As I was going out to the living room, I heard the telephone ring. I looked around, but the phone was in the bedroom, and I heard Artie bellow, “Every time! Every goddam time!” The phone didn’t ring any more, so I guess he answered it.
I searched the living-room shelves, found in amid the record albums an old paperback of Charles Addams’ cartoons, and sat down with it to distract myself from thoughts of violence and mayhem.
Somehow, I think I picked the wrong book.
After a while Artie and Chloe came out, both dressed now, both looking bouncy and healthy. Artie rubbed his hands together briskly and said, “Now! Charlie boy, you wanted to talk.”
Chloe said, “Coffee?”
“Right,” said Artie. “A round of coffee. Coffee for me and my troops. Charlie?”
“Fine,” I said.
“Great,” said Artie. He clapped his hands together and came over and sat down in a chair facing me. “We begin,” he said.
“And,” said Chloe from the kitchen-closet, “you can tell your Uncle Al he’s got a rotten sense of timing.”
I said, “My Uncle Al?”
Artie frowned and said to Chloe, “That was supposed to be a surprise, schmo. He didn’t want us to tell him.”
“I forgot,” said Chloe. “Sorry.”
I said, “What is this?”
Artie said, “Let’s talk. You had a problem, you wanted to talk. Something about Farmer Agricola, right?”
“No, wait,” I said. “This is important. What about my Uncle Al?”
Chloe said, “Forget it, will you?
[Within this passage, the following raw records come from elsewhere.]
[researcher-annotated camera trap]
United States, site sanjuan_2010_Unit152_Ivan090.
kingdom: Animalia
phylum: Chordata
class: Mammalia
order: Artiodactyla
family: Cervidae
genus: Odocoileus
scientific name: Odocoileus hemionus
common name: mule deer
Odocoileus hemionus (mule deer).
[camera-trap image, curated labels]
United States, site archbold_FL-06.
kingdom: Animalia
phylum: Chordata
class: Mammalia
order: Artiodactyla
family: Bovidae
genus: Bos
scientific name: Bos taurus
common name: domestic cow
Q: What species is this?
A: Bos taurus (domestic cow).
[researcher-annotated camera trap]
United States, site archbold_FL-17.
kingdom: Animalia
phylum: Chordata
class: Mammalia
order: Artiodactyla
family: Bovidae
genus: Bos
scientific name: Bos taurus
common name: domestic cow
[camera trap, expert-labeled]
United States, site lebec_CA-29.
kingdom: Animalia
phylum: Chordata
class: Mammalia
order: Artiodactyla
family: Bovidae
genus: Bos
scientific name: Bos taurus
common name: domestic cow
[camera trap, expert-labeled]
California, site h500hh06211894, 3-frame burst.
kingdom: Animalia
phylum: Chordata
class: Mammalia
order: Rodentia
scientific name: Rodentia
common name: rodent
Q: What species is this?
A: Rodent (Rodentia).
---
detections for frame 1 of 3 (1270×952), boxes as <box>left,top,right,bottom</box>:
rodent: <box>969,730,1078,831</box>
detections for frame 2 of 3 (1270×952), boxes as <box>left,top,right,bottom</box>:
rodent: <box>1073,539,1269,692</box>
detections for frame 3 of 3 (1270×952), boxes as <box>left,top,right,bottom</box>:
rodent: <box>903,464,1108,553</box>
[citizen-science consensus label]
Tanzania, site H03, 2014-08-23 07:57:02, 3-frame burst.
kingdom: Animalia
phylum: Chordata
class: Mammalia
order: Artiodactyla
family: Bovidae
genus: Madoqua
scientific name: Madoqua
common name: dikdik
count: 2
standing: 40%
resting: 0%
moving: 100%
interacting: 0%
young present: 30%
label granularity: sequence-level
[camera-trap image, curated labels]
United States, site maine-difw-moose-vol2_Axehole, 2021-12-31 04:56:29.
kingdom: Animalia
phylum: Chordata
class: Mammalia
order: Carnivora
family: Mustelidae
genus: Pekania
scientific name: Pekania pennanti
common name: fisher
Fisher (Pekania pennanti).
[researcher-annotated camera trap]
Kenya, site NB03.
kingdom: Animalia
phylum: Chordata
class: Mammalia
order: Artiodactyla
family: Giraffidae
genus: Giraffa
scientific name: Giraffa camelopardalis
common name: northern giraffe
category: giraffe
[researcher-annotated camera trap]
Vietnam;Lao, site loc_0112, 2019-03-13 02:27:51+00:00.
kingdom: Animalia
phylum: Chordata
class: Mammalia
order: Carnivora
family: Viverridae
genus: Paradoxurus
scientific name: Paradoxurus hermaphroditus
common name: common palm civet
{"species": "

I’m sorry I spoke up, I didn’t mean to ruin anything.”
“The bit’s blown,” Artie told her. “It don’t matter any more, idiot, you already opened your big mouth.” But the manner wasn’t as harsh as the words. It was as though he couldn’t really be mad at her right now.
She said, “So sue me,” and went back to making the coffee.
I said, “So tell me.”
“That was your Uncle Al on the phone,” Artie told me. “He wanted to know were you here, and I said yes did he want to talk to you, and he said no he’d come on down and pick you up but don’t tell you because he wanted it to be a surprise. So when he comes in, will you act surprised?”